Extract provided:
At a conference on Tuesday on the “Blueprint for a Deep and Genuine Economic and Monetary Union,” European Commission President José Manuel Barroso rallied Europe to form a stronger fiscal, banking and political union, which he sees as becoming a reality soon.
In his keynote opening speech at the convention, Barroso encouraged a debate on the future of a united Europe and said, “We want to put all the elements on the table, in a clear and consistent way, even if some of them may sound like political science fiction today. They will be reality in a few years’ time, sooner than we might think.”
Barroso’s speech acknowledged the challenges that have come with uniting Europe—the “unfinished business of Maastricht,” as he called it.
While noting the stability and strength of the euro currency itself, Barroso acknowledged the euro crisis, which devastated Greece and Cyprus most of all. He discussed the lessons Europe has been learning, the changes it has already made, and the changes it must implement, via treaty. The European Commission, said Barroso, will “set out its views and explicit ideas for treaty change in order for them to be debated before the European elections [in May 2014].”

[Text data in caption style]
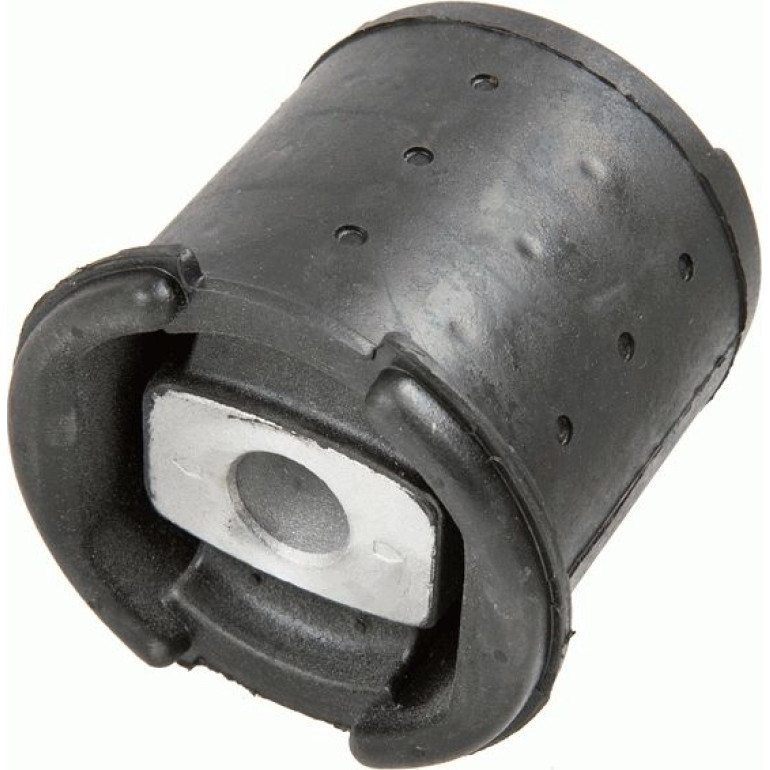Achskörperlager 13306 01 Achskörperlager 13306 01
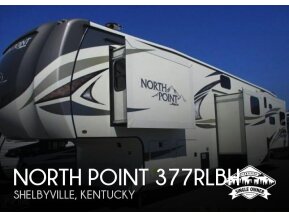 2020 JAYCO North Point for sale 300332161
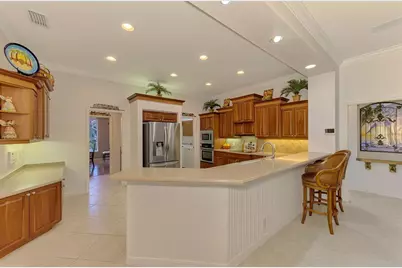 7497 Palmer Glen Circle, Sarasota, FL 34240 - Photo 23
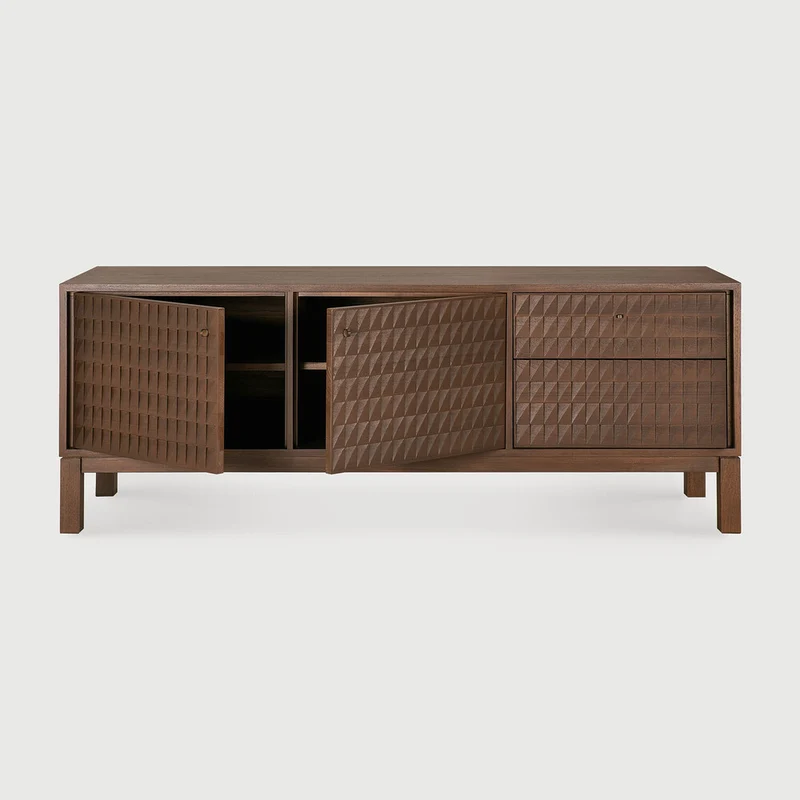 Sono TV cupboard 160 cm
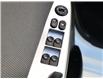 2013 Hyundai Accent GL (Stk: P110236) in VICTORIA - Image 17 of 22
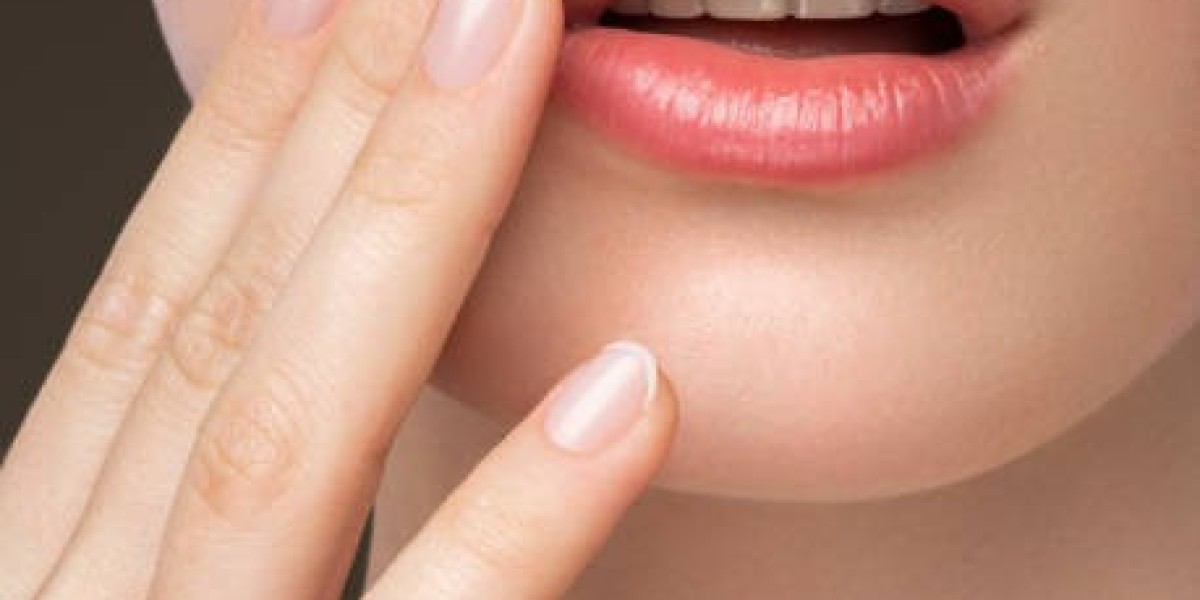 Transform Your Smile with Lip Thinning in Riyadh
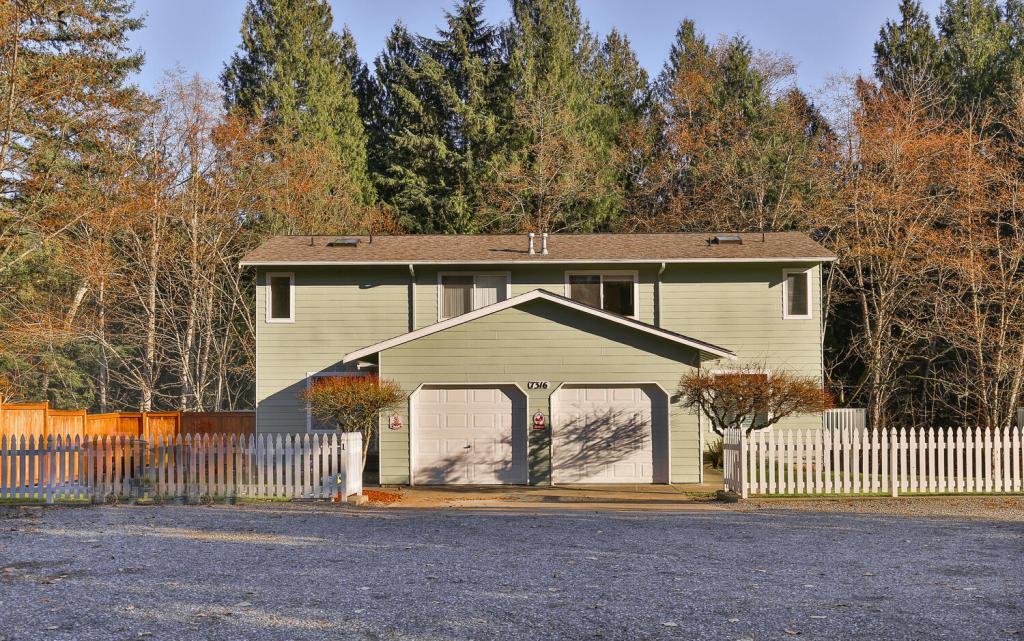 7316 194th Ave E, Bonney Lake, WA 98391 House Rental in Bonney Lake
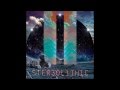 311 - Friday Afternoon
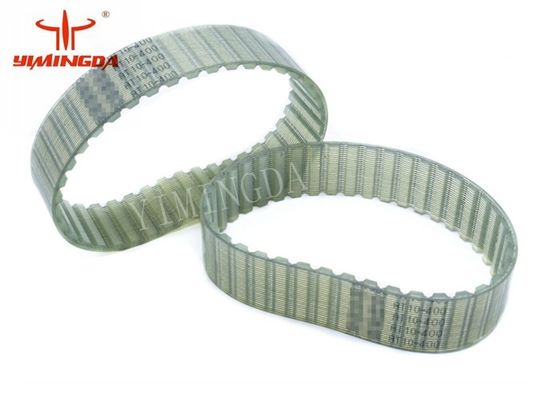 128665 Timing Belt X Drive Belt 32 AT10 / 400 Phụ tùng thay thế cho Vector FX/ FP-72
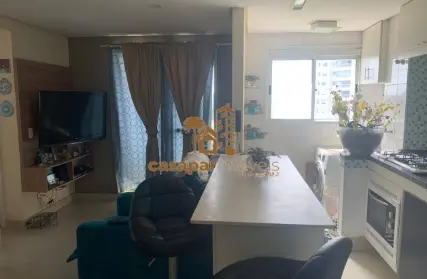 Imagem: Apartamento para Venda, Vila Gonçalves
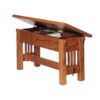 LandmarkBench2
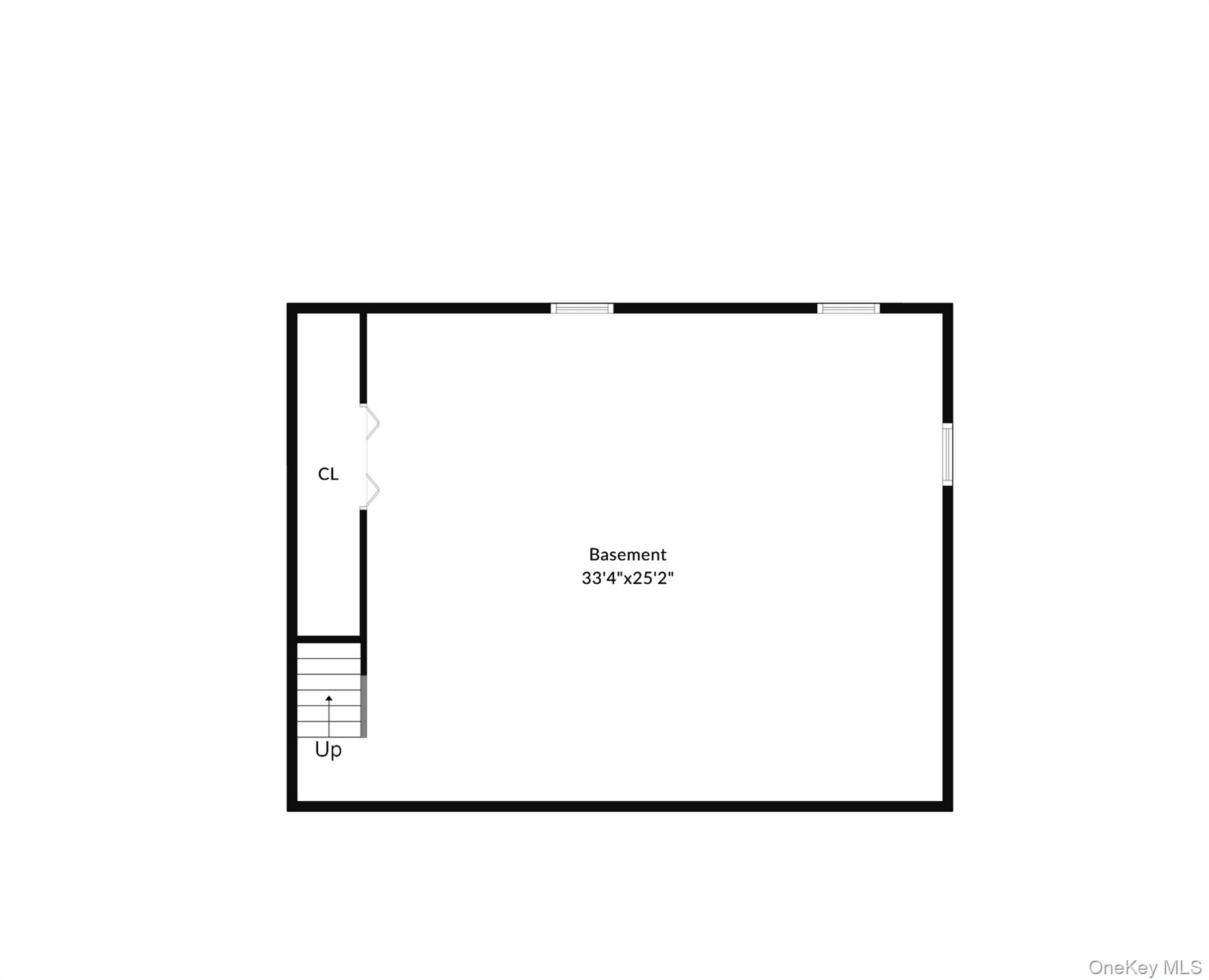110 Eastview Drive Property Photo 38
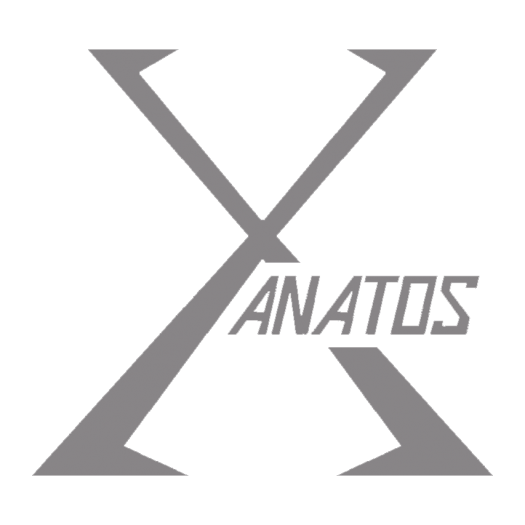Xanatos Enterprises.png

What the task asks: Please pick up the article about Barroso's conference speech on economic and monetary union and continue it from its final sentence.

Written response:
Barroso’s address at the conference revealed Europe’s great need for political union and how Europe’s economic crisis is encouraging that political unity. He said that “intensified political union” in Europe is a “key complement to fiscal and economic integration. … Europe’s economic interdependence—so strikingly highlighted by the financial crisis—calls for increased political integration.”
“[M]ainstream forces in European politics,” Barroso exhorted, “must seize the initiative, [and] should leave their comfort zone to welcome and embrace this debate, rather than relinquish the momentum to Euroskeptic or Europhobic forces.”
We will not get away with halfhearted solutions anymore, and half-integrated institutions will no longer do. We will not regain the trust of investors if we allow the momentum for reform to slip once again. We will not serve our citizens unless we do what we have to do—all of it—and do it well.
That is the challenge we are now facing. And though it is a serious challenge, in a troublesome context and with a heated democratic debate about the decisions we need to take, I am absolutely convinced that we will succeed in transforming the European Union so that it is fit to face the demands of this 21st century.
Since the 1993 Maastricht Treaty that established the EU in its current form, the Trumpet has consistently been writing about an intensified union of Europe. But even before that, the Trumpet’s predecessor, the Plain Truth, under Herbert W. Armstrong, wrote about European political unity when the European Coal and Steel Community was formed in 1951. In fact, Mr. Armstrong spoke and wrote about European union back in the 1930s and 1940s when the Continent was divided in war.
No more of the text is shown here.